**What to work on:** Reproduce each record verbatim, images excluded.

─── Recorded information

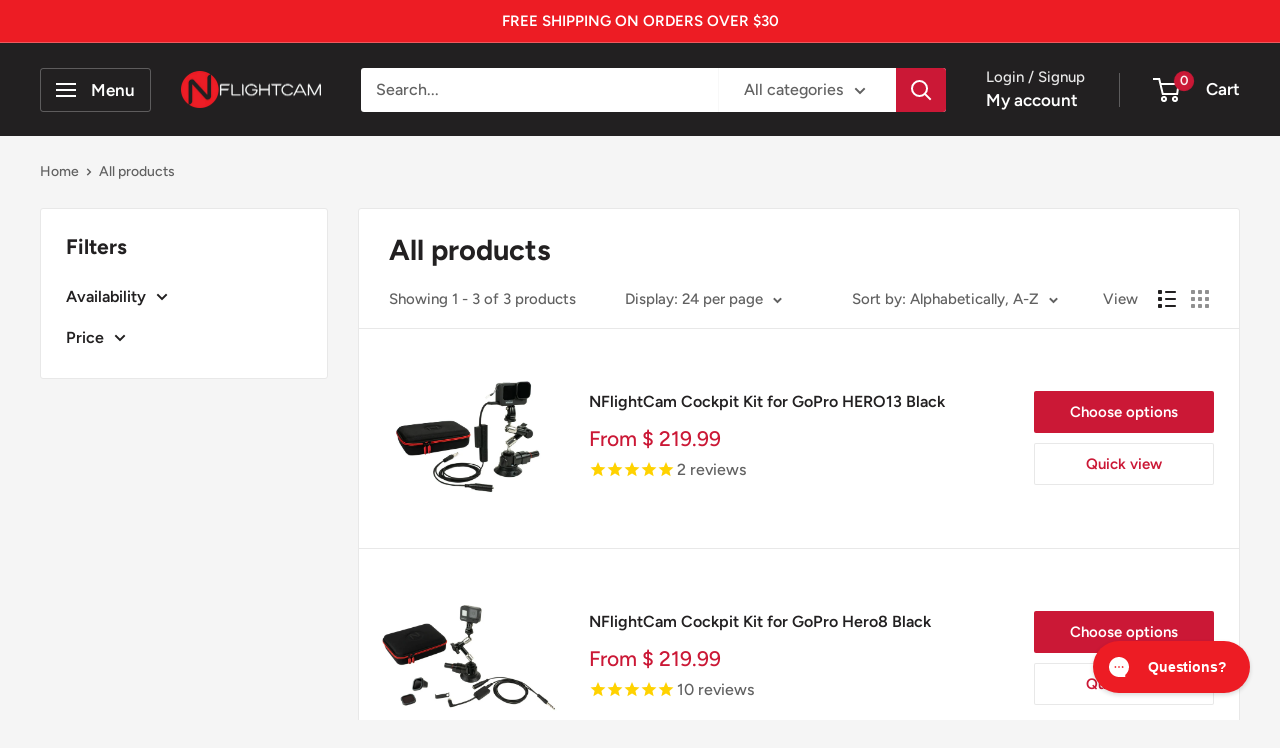

--- FILE ---
content_type: application/javascript
request_url: https://us-assets.i.posthog.com/array/phc_UqSx46FtIcOMGhWPuGghJreNMAdXF2ks6hfMKm8lQ7C/config.js
body_size: 491
content:
(function() {
  window._POSTHOG_REMOTE_CONFIG = window._POSTHOG_REMOTE_CONFIG || {};
  window._POSTHOG_REMOTE_CONFIG['phc_UqSx46FtIcOMGhWPuGghJreNMAdXF2ks6hfMKm8lQ7C'] = {
    config: {"token": "phc_UqSx46FtIcOMGhWPuGghJreNMAdXF2ks6hfMKm8lQ7C", "supportedCompression": ["gzip", "gzip-js"], "hasFeatureFlags": false, "captureDeadClicks": true, "capturePerformance": {"network_timing": true, "web_vitals": true, "web_vitals_allowed_metrics": null}, "autocapture_opt_out": false, "autocaptureExceptions": false, "analytics": {"endpoint": "/i/v0/e/"}, "elementsChainAsString": true, "errorTracking": {"autocaptureExceptions": false, "suppressionRules": []}, "logs": {"captureConsoleLogs": false}, "sessionRecording": false, "heatmaps": true, "conversations": false, "surveys": [{"id": "019ae14f-0626-0000-4ab8-ae14f2ede7df", "name": "Customer satisfaction score (CSAT)", "type": "popover", "internal_targeting_flag_key": "survey-targeting-bc5e02435b-custom", "questions": [{"id": "99c6fd30-09e3-4ce1-a5c5-e1b0cb1ea4d8", "type": "rating", "scale": 5, "display": "emoji", "question": "How satisfied are you with PostHog surveys?", "description": "", "lowerBoundLabel": "Very dissatisfied", "upperBoundLabel": "Very satisfied", "skipSubmitButton": true, "descriptionContentType": "text"}, {"id": "8fa9ec93-a2b9-403b-a185-95bd3e1928e9", "type": "open", "question": "Please help us do better! Can you tell us more about the ratings you gave us?", "description": "", "descriptionContentType": "text"}], "conditions": null, "appearance": {"zIndex": "2147482647", "maxWidth": "300px", "position": "right", "boxShadow": "0 4px 12px rgba(0, 0, 0, 0.15)", "boxPadding": "20px 24px", "fontFamily": "inherit", "whiteLabel": false, "borderColor": "#c9c6c6", "placeholder": "Start typing...", "tabPosition": "right", "borderRadius": "10px", "backgroundColor": "#eeeded", "inputBackground": "white", "textSubtleColor": "#939393", "shuffleQuestions": false, "ratingButtonColor": "white", "submitButtonColor": "black", "disabledButtonOpacity": "0.6", "submitButtonTextColor": "white", "thankYouMessageHeader": "Thank you for your feedback!", "displayThankYouMessage": true, "ratingButtonActiveColor": "black", "thankYouMessageDescription": ""}, "start_date": null, "end_date": null, "current_iteration": null, "current_iteration_start_date": null, "schedule": "once", "enable_partial_responses": false}], "productTours": false, "defaultIdentifiedOnly": true},
    siteApps: []
  }
})();

--- FILE ---
content_type: text/javascript
request_url: https://www.nflightcam.com/cdn/shop/t/17/assets/custom.js?v=102476495355921946141708054523
body_size: -627
content:
//# sourceMappingURL=/cdn/shop/t/17/assets/custom.js.map?v=102476495355921946141708054523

──────

**Finished task:**
--- FILE ---
content_type: application/javascript
request_url: https://us-assets.i.posthog.com/array/phc_UqSx46FtIcOMGhWPuGghJreNMAdXF2ks6hfMKm8lQ7C/config.js
body_size: 491
content:
(function() {
  window._POSTHOG_REMOTE_CONFIG = window._POSTHOG_REMOTE_CONFIG || {};
  window._POSTHOG_REMOTE_CONFIG['phc_UqSx46FtIcOMGhWPuGghJreNMAdXF2ks6hfMKm8lQ7C'] = {
    config: {"token": "phc_UqSx46FtIcOMGhWPuGghJreNMAdXF2ks6hfMKm8lQ7C", "supportedCompression": ["gzip", "gzip-js"], "hasFeatureFlags": false, "captureDeadClicks": true, "capturePerformance": {"network_timing": true, "web_vitals": true, "web_vitals_allowed_metrics": null}, "autocapture_opt_out": false, "autocaptureExceptions": false, "analytics": {"endpoint": "/i/v0/e/"}, "elementsChainAsString": true, "errorTracking": {"autocaptureExceptions": false, "suppressionRules": []}, "logs": {"captureConsoleLogs": false}, "sessionRecording": false, "heatmaps": true, "conversations": false, "surveys": [{"id": "019ae14f-0626-0000-4ab8-ae14f2ede7df", "name": "Customer satisfaction score (CSAT)", "type": "popover", "internal_targeting_flag_key": "survey-targeting-bc5e02435b-custom", "questions": [{"id": "99c6fd30-09e3-4ce1-a5c5-e1b0cb1ea4d8", "type": "rating", "scale": 5, "display": "emoji", "question": "How satisfied are you with PostHog surveys?", "description": "", "lowerBoundLabel": "Very dissatisfied", "upperBoundLabel": "Very satisfied", "skipSubmitButton": true, "descriptionContentType": "text"}, {"id": "8fa9ec93-a2b9-403b-a185-95bd3e1928e9", "type": "open", "question": "Please help us do better! Can you tell us more about the ratings you gave us?", "description": "", "descriptionContentType": "text"}], "conditions": null, "appearance": {"zIndex": "2147482647", "maxWidth": "300px", "position": "right", "boxShadow": "0 4px 12px rgba(0, 0, 0, 0.15)", "boxPadding": "20px 24px", "fontFamily": "inherit", "whiteLabel": false, "borderColor": "#c9c6c6", "placeholder": "Start typing...", "tabPosition": "right", "borderRadius": "10px", "backgroundColor": "#eeeded", "inputBackground": "white", "textSubtleColor": "#939393", "shuffleQuestions": false, "ratingButtonColor": "white", "submitButtonColor": "black", "disabledButtonOpacity": "0.6", "submitButtonTextColor": "white", "thankYouMessageHeader": "Thank you for your feedback!", "displayThankYouMessage": true, "ratingButtonActiveColor": "black", "thankYouMessageDescription": ""}, "start_date": null, "end_date": null, "current_iteration": null, "current_iteration_start_date": null, "schedule": "once", "enable_partial_responses": false}], "productTours": false, "defaultIdentifiedOnly": true},
    siteApps: []
  }
})();

--- FILE ---
content_type: text/javascript
request_url: https://www.nflightcam.com/cdn/shop/t/17/assets/custom.js?v=102476495355921946141708054523
body_size: -627
content:
//# sourceMappingURL=/cdn/shop/t/17/assets/custom.js.map?v=102476495355921946141708054523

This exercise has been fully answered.